I have observability I have my metrics going into Prometheus and we have a Grafana dashboard.
– several people at recent conferences
(they didn’t exactly ask, but here, @martinthwaites answers anyway.)
I don’t completely disagree. However the statement is loaded with context.
First, metrics aren’t Observability on their own. I’m not talking about “3 pillars.” (There aren’t 3 pillars. There are actually 3 or 4 signals). Observability is about asking questions of production and getting answers about its current state.
Therefore, if you can get all the answers about the current state from metrics alone, I’d agree: you’ve achieved 100% Observability, gold star for you.
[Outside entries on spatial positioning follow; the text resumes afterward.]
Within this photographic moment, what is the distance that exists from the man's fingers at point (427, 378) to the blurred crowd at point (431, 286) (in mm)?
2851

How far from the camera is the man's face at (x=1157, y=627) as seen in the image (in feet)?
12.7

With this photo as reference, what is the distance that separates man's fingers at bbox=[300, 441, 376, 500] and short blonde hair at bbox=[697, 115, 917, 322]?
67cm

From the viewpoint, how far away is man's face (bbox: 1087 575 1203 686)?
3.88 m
The reality, though, is that it’s impossible to do that. Infrastructure metrics give you a slice of the picture. They tell you about servers, pods, CPU, Memory–but customers don’t care about those.
Remember: “Pods only matter when users aren’t happy.”
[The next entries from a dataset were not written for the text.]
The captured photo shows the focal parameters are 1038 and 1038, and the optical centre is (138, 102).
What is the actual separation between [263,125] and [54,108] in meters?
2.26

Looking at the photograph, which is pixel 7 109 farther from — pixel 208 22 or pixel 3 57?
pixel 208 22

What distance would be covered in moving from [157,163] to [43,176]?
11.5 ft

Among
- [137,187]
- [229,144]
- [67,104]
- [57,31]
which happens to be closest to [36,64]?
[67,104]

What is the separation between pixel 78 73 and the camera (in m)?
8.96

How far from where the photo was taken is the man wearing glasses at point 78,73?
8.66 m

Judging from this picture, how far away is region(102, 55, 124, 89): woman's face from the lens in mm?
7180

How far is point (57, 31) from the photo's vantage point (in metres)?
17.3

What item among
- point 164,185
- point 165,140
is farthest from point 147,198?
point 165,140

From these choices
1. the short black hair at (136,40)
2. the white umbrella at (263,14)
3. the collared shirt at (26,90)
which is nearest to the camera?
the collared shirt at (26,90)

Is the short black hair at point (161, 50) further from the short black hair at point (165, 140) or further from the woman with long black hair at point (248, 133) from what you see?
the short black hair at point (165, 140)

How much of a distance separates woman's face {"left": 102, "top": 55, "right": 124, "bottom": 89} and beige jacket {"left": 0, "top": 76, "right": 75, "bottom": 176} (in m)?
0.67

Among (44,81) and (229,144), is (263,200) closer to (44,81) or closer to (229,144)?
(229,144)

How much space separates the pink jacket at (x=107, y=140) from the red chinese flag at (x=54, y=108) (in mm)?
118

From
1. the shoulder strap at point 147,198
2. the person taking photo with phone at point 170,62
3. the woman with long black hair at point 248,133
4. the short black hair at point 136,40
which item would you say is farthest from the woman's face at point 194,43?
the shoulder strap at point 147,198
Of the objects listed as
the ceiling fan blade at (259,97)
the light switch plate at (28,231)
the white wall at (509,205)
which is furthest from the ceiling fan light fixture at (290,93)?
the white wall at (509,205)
The sentiment here is that no one cares how many pods are running if users are getting good requests. Those metrics ARE useful for autoscaling or sizing of hardware and costs. Until you have an actual User/Customer who’s having a bad time though, we don’t care. At that point you might need to investigate pods and server metrics.
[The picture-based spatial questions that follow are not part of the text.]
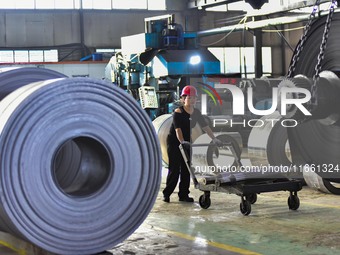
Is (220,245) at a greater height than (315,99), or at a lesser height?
lesser

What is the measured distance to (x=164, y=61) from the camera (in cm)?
1256

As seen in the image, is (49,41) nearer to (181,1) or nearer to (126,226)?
(181,1)

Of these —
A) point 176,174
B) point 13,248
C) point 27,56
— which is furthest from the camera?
point 27,56

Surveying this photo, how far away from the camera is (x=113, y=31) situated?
2452 centimetres

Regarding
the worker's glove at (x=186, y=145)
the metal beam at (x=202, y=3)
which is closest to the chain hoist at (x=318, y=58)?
the worker's glove at (x=186, y=145)

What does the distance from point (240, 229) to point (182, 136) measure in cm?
186

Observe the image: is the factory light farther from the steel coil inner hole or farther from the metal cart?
the steel coil inner hole

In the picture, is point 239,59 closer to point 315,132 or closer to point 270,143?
point 270,143

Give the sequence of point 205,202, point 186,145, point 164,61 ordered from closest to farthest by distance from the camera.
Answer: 1. point 205,202
2. point 186,145
3. point 164,61

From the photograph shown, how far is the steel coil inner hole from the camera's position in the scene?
394 centimetres

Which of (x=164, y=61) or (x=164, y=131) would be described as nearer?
(x=164, y=131)

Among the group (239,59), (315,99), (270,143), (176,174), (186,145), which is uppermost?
(239,59)

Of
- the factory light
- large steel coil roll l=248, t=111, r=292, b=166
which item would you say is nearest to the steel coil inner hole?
large steel coil roll l=248, t=111, r=292, b=166

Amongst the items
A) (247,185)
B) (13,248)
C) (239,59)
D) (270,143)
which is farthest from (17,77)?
(239,59)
Application metrics (requests, duration, etc.) can be replaced with traces if you have the right backend to generate graphs from them for analysis, and you’re willing to do some intelligent sampling to keep the useful data like errors and slowness.
Coupling infrastructure metrics with sampled traces, you can likely get to “full observability.” The ability to ask those questions you didn’t know you needed to ask and get detailed answer. Both are useful in different contexts, but together they’re amazing.